Thumbs up to the ambitious plans to develop a new home and a new name for the Coulee Council on Addictions. The council is on its way to raising $2.9 million for a new building that will house The Coulee Recovery Center — a new name designed to remove the stigma attached to substance abuse.
The council’s old building along West Avenue in La Crosse — which hosts up to 50 community groups for meeting space — recently had to close for a few days because of plumbing problems, inconveniencing both clients and groups alike. The agency focuses on intervention, recovery support, education and prevention, and collaboration and advocacy.
Last year, the council helped almost 700 people in crisis situations while responding to 491 crisis calls. It provided 186 assessments for alcohol and other drug abuse and facilitated more than a dozen teen intervention sessions.
Thumbs up to the Family & Children’s Center’s Host Home program for providing help to youngsters who need a home.
Thanks to a grant from the La Crosse Community Foundation, a social worker connects homeless youngsters with families who are willing to be hosts. Estimates suggest there are nearly 200 homeless youngsters in La Crosse.
Jamie Korn, development director for Family & Children’s Center, says: “We know there are kids out there that need help. We just need to reach them.”

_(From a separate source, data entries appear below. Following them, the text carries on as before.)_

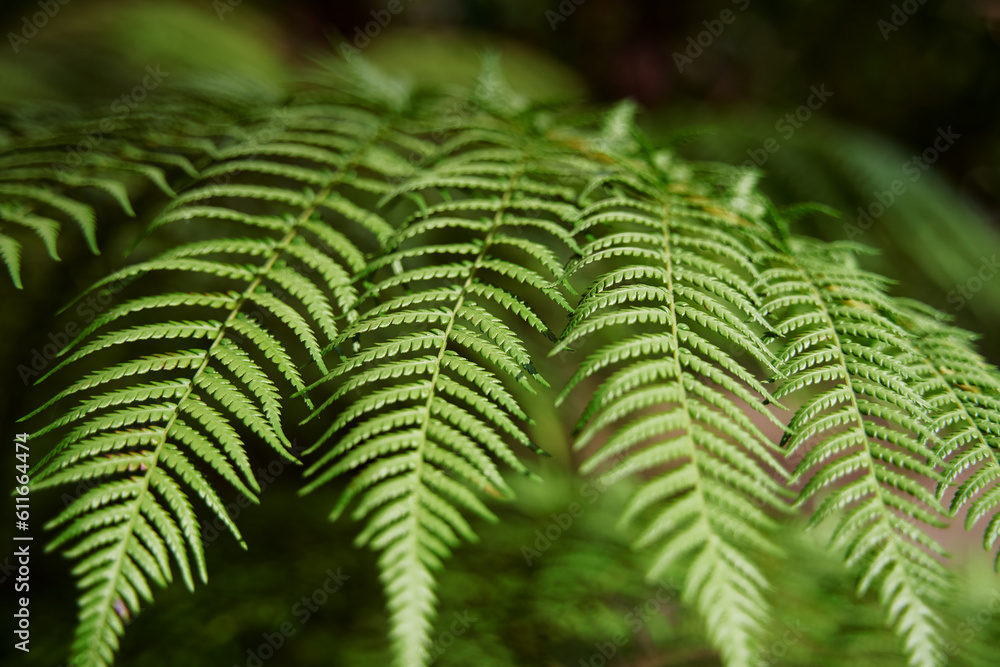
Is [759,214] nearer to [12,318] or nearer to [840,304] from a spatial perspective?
[840,304]

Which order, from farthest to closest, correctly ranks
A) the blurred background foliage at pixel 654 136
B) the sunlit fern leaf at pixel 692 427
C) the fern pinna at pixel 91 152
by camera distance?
the blurred background foliage at pixel 654 136 < the fern pinna at pixel 91 152 < the sunlit fern leaf at pixel 692 427

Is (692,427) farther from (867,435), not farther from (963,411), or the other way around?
(963,411)

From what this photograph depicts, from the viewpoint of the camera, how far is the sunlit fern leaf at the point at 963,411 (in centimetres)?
73

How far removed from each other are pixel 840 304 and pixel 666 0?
11.1 feet

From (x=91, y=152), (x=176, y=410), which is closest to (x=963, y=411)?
(x=176, y=410)

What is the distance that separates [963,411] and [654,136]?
1696 millimetres

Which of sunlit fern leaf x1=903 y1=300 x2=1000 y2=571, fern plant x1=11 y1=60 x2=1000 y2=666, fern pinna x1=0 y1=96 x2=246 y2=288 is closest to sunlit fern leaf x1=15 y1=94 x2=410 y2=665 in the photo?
fern plant x1=11 y1=60 x2=1000 y2=666

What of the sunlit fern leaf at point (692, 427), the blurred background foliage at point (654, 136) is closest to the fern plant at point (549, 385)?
the sunlit fern leaf at point (692, 427)

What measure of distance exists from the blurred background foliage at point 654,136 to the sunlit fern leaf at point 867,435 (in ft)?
1.46

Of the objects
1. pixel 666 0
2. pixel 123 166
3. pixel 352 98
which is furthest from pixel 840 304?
pixel 666 0

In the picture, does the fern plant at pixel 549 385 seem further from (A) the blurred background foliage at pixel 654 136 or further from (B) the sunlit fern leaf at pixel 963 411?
(A) the blurred background foliage at pixel 654 136

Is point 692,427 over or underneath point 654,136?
underneath

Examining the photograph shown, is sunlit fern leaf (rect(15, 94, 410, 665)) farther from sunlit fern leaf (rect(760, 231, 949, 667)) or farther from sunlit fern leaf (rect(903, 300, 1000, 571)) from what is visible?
sunlit fern leaf (rect(903, 300, 1000, 571))

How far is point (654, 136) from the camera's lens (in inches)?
89.3
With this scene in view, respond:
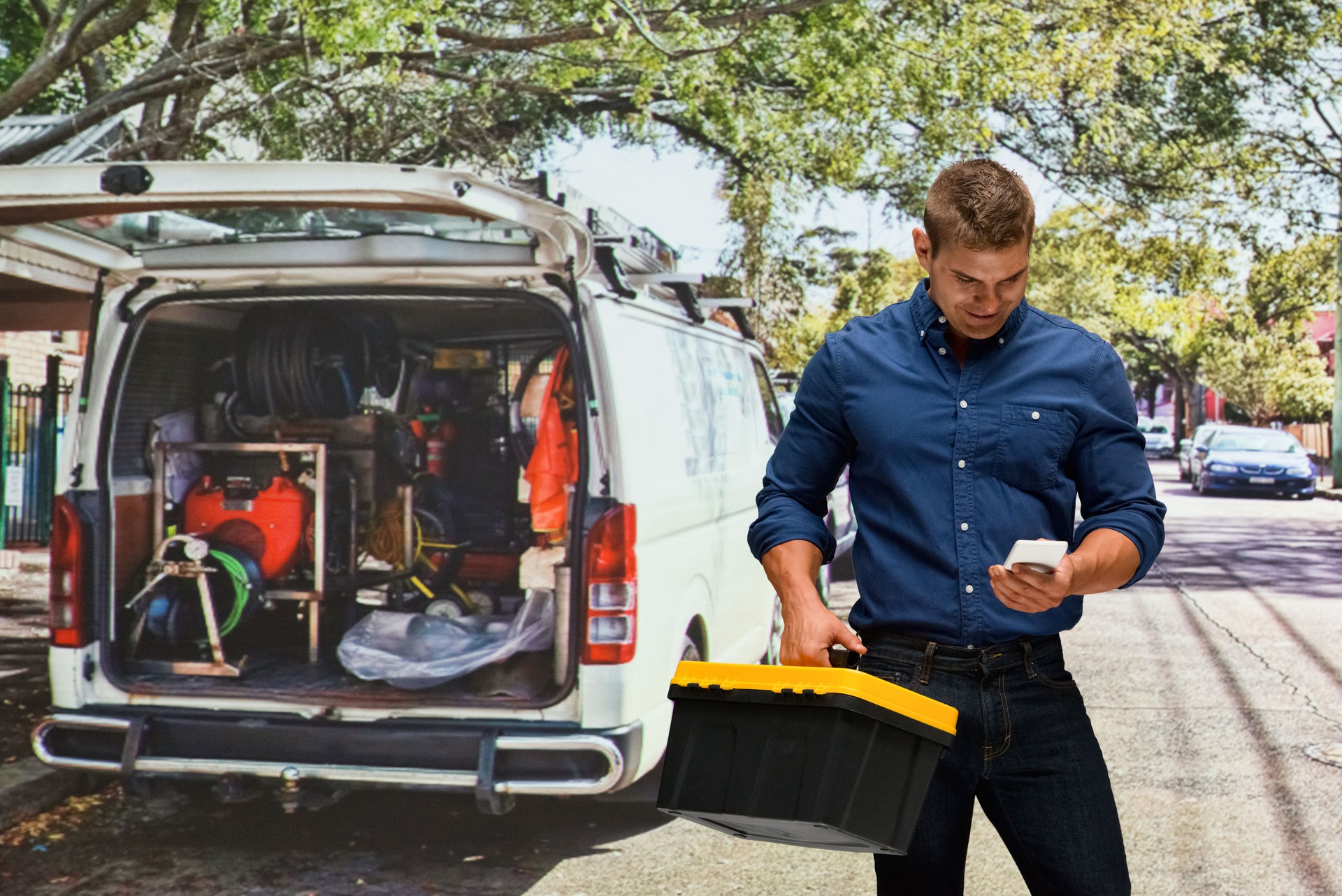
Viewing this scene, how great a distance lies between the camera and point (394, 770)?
4812 mm

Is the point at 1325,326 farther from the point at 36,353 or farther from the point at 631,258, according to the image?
the point at 631,258

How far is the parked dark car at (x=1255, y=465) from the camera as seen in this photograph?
92.9ft

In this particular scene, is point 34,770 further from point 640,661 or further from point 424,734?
point 640,661

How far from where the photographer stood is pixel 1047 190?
1816 centimetres

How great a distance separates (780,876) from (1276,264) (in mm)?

The program already has made positive connections with strong role models, who are subject to extensive background search and home visits to assure the safety of the youngsters placed.
Thumbs up to the La Crosse County Historical Society for facilitating the preservation and donation of a historic flag that predates the Civil War.
Thanks to the society and to American Legion Post 52 in La Crosse, the fragile flag of the La Crosse Light Guard will end up being housed at the Wisconsin Veterans Museum in Madison. The Ladies of La Crosse presented the flag to the private militia that eventually became Company B of the 2nd Wisconsin Regiment of Infantry Volunteers when President Lincoln called for volunteers.
Thumbs up to a move to provide more competition and more relief for homeowners who get stuck paying high prices for flood insurance.
U.S. Rep. Ron Kind, D-La Crosse, has signed onto the Flood Insurance Market Parity and Modernization Act, which would allow private insurance companies to enter the market, currently limited to the National Flood Insurance Program. Kind said that could lead to a 15 to 20 percent reduction in premiums — a big deal for the people who own the 1,200 homes and 600 additional structures in La Crosse that now sit in the 100-year floodplain.